Passage provided ::
Search code examples
javawekarandom-forestlibsvmtext-classification

StringToWordVectore error in java for text classification


1- I try to apply StringToWordVector filter into text by java coding, but it does not work. The output of the filter is incorrect. the code that I used:

Instances instances = source.getDataSet();
instances.setClassIndex(instances.numAttributes()-1);
StringToWordVector stwv = new StringToWordVector();
//Splits a string into an n-gram with min and max grams.
NGramTokenizer tokenizer = new NGramTokenizer();
tokenizer.setNGramMinSize(1);
tokenizer.setNGramMaxSize(1);
tokenizer.setDelimiters(" \r\n\t.,;:'\"()?!'");
stwv.setTokenizer(tokenizer);

stwv.setDoNotOperateOnPerClassBasis(true);
stwv.setOutputWordCounts(true);
stwv.setDictionaryFileToSaveTo(new File("/forEclips/RandomForset/DictionaryFile.txt"));
//------------------------
stwv.setInputFormat(instances);
// Apply the filter
Instances dataFiltered = weka.filters.Filter.useFilter(instances, stwv);
System.out.println("\n\nFiltered data:\n\n" + dataFiltered.toString() );

The Output looks like:

@relation 'DIMS-weka.filters.unsupervised.attribute.StringToWordVector-R1-W10-prune-rate-1.0-C-N0-stemmerweka.core.stemmers.NullStemmer-stopwords-handlerweka.core.stopwords.Null-M1-O-tokenizerweka.core.tokenizers.NGramTokenizer -max 1 -min 1 -delimiters \" \\r\\n\\t.,;:\\\'\\\"()?!\\\'\"-dictionary/forEclips/RandomForset/DictionaryFile.txt 
@attribute class {Di,MS}
@attribute اشبو numeric
@attribute اللي numeric
@attribute المويه numeric
@attribute النار numeric
@attribute تشوفوا numeric
@attribute تعرفون numeric
@attribute حبايبي numeric
@attribute حجازي numeric
@attribute خلال numeric
@attribute دي numeric
@attribute زي numeric
@attribute سيدي numeric
@attribute صور numeric
@attribute في numeric
@attribute كتير numeric
@attribute كتييير numeric
@attribute كتيييير numeric
@attribute كده numeric
@attribute مثل numeric
@attribute من numeric
@attribute مو numeric
@attribute هل numeric
@attribute وعيشوا numeric
@attribute وقدود، numeric
@attribute يا numeric
@attribute يده numeric

@data
{0 MS,9 1,13 3,20 2}
{0 MS,9 3,13 1,20 2}
{0 MS,6 1,22 1}
{5 1,16 1,17 1,23 1,24 1}
{2 2,3 1,4 1,8 1,11 1,14 2,19 1,21 1,26 2}
{1 1,7 1,10 1,12 1,15 1,18 1,20 1,25 1}`

We can see here it does not put the class at the end in the section @attribute.In addition, in section @data, the first three instances, the class in the first, while the last three, do not any class and class's id. It should be at the end the class with it is id.

What to do :: Could you write out the Weka text-classification post again, starting with "1- I try to" and going on through "and max grams.", swapping "StringToWordVector" for "TextToWordVector" wherever it appears?

Supplied data ::

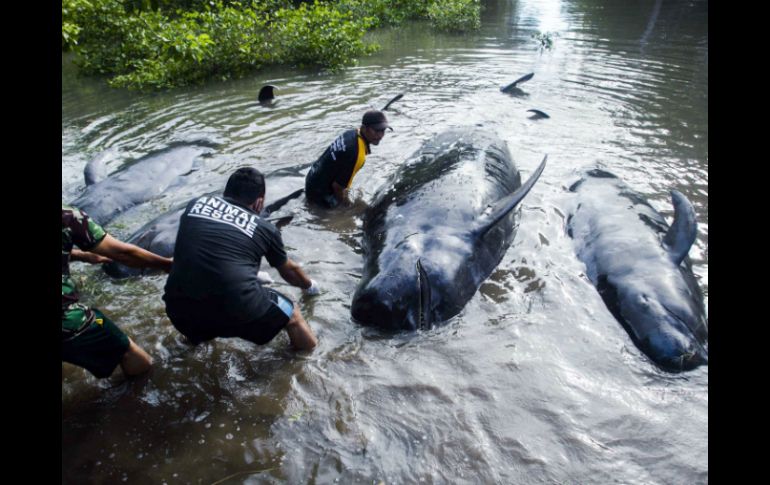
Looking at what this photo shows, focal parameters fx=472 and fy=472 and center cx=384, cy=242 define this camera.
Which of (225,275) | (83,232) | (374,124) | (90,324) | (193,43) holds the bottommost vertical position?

Completed exercise ::
1- I try to apply TextToWordVector filter into text by java coding, but it does not work. The output of the filter is incorrect. the code that I used:

Instances instances = source.getDataSet();
instances.setClassIndex(instances.numAttributes()-1);
TextToWordVector stwv = new TextToWordVector();
//Splits a string into an n-gram with min and max grams.